Musical score is ii + 44 interior pp. Lament for Beowulf (Opus 25), for orchestra and voices, is a musical setting of the final portion of the poem, using Morris's translation for the text. Hanson commented that his intention was
to realize in the music the austerity and stoicism and the heroic atmosphere of the poem. This is true Anglo-Saxon poetry and may well serve as a basis for music composed by an American. (Ewan, p. 162; see Authentication, below)
The piece had its performance debut in 1926 at the Ann Arbor Festival under Hanson's own direction.

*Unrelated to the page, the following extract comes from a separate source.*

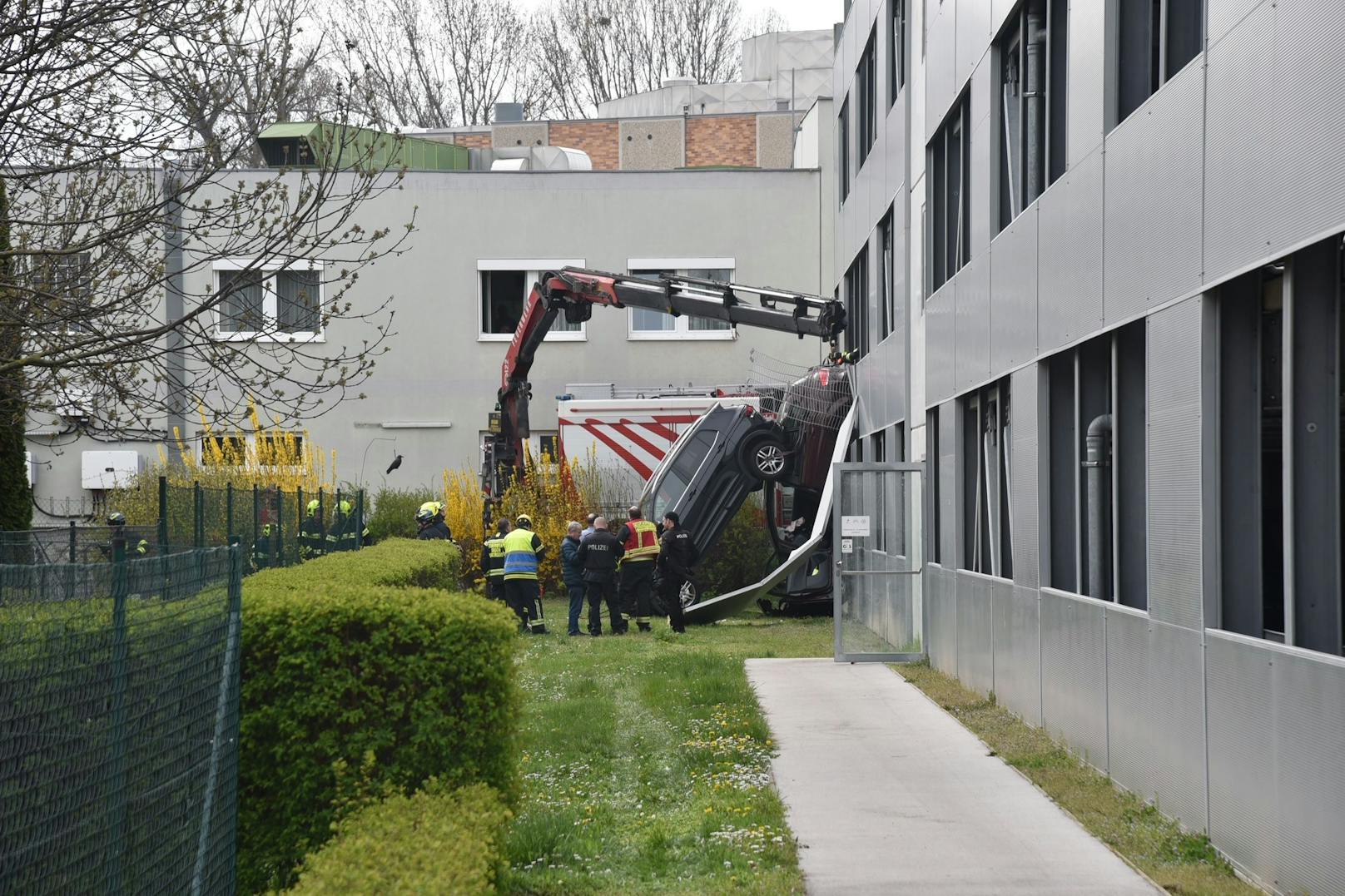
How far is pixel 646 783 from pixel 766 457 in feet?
49.0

MO1 (p. 164) conflates some information about Hanson's Lament for Beowulf with his Symphony No. 2, due to the two compositions' having been put on a published record together. MO2 is clearer.
Both Fry and MO2 indicate that Hanson took his text from the 1895 Morris and Wyatt translation. It is nearly certain that Hanson used the 1898 edition (as given in Relationships, above) or a reprint from it, not the scarce, materially very different objet d'art 1895 edition with its large format and elaborate visual presentation. There is no important difference textually, but the distinction should be noted as a matter of the physical form in which Hanson knew the poem and responded to it.
BAM for score itself; quotation from Hanson and information about debut performance from David Ewen, The Complete Book of 20th Century Music, rev. ed. (Englewood Cliffs, NJ: Prentice-Hall, 1958), pp. 162-63.